Yaklaşın iyi kalpli insanlar! Çekinmeyin, yamacıma gelin. Size hayatınızda karşınıza sadece bir kerecik çıkacak bir fırsat bahşedildi. Yaşayan ozanların en büyüklerinden birinin, Efendi Dandelion’ın, yani benim ağzımdan bir hikâye dinleme şansı… Bu öyle şans ki krallar, lordlar, soylu efendiler ve güzel kadınlar bunu elde edebilmek için her şeylerini feda edebilirler. Özellikle de güzel kadınlar… Yaklaşın ve söyleyeceklerime kulak verin.

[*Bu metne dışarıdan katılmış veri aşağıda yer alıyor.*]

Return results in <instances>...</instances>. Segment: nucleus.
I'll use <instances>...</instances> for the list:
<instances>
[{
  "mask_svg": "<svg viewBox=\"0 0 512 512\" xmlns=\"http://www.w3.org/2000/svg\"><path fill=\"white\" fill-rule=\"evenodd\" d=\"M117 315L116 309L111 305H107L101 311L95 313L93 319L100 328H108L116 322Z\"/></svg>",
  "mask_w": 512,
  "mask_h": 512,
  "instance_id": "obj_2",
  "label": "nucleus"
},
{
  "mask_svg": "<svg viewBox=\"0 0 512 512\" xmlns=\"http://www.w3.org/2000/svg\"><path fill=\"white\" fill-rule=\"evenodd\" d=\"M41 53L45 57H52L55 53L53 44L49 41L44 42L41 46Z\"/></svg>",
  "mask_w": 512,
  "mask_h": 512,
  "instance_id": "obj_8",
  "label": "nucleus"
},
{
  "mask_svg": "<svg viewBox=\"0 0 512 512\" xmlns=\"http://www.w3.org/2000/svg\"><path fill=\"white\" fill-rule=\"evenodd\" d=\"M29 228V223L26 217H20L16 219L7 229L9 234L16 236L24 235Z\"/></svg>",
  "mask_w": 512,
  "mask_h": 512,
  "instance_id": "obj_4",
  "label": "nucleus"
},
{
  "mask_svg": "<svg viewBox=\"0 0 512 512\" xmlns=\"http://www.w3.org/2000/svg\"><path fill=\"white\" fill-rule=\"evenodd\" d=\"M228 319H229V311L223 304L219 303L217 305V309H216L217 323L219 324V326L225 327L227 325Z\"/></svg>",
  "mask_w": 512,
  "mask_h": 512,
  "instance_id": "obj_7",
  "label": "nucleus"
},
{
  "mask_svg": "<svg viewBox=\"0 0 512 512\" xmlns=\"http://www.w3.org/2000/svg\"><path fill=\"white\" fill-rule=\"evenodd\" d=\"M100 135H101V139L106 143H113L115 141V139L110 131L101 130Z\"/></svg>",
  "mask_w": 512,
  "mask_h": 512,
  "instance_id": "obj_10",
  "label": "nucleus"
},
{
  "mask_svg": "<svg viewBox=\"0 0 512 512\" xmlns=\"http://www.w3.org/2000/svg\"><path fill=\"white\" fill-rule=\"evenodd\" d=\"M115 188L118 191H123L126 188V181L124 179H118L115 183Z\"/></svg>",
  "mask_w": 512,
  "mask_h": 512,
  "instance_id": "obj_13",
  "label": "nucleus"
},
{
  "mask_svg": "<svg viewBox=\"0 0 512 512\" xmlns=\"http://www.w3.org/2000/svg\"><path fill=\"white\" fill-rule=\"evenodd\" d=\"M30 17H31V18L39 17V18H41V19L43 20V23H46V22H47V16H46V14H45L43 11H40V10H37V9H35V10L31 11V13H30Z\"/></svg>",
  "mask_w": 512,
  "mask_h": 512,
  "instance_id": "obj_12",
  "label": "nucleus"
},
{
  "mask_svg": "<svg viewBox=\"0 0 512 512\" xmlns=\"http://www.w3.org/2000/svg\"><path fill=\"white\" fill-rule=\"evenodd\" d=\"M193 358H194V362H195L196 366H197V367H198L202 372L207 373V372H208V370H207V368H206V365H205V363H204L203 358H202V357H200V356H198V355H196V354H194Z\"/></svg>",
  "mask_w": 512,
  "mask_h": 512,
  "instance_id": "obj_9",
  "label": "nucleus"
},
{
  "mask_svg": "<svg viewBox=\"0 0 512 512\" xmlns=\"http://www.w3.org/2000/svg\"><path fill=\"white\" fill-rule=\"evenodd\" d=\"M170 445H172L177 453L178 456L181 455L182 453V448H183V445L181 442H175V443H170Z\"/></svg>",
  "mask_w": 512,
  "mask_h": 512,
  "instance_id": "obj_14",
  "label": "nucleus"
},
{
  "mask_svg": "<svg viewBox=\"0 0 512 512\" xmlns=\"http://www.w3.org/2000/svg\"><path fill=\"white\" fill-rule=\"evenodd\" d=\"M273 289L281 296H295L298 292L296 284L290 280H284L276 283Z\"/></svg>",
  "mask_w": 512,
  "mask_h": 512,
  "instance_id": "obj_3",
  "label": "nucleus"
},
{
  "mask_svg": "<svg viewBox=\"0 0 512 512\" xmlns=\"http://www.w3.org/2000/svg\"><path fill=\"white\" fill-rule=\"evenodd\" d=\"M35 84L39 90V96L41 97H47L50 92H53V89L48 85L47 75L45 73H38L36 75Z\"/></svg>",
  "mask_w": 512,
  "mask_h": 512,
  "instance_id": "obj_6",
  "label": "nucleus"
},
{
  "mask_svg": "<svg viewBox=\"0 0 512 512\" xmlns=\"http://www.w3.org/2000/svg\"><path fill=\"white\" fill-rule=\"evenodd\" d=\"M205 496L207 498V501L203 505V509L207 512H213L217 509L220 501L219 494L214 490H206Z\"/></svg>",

Beni pek çok unvanla tanıyorsunuz. Şair, ozan, yiğit, kahraman, âşık… ve tabii ki Rivialı Geralt’ın dostu ve sırdaşı. Ki, söylememin sakıncası yoksa beyaz saçlı Witcherımızın pek çok kez hayatını kurtarmışlığım vardır. Bugün size anlatacaklarımın da onunla alakalı olması bir tesadüf değil elbette! Çünkü Geralt uzun zamandır süren arayışının meyvelerini toplamak üzere ve yakında macerasının nasıl sonlanacağını hep birlikte görecek, ateş başlarında ve hanlarda şarkılar eşliğinde anlatacağız.
Lafı fazla dolandırmadan son gelişmeleri size aktarmama izin verin. Tabii bu esnada yüce gönüllülük gösterip boğazımı ıslatacak bir şeyler ısmarlarsanız bu size minnettar olurum. Param olmadığından değil elbette ama siz iyi kalpli insanların misafirperverliğine hakaret etmek istemem. Öhöm… Nerede kalmıştık? Ah…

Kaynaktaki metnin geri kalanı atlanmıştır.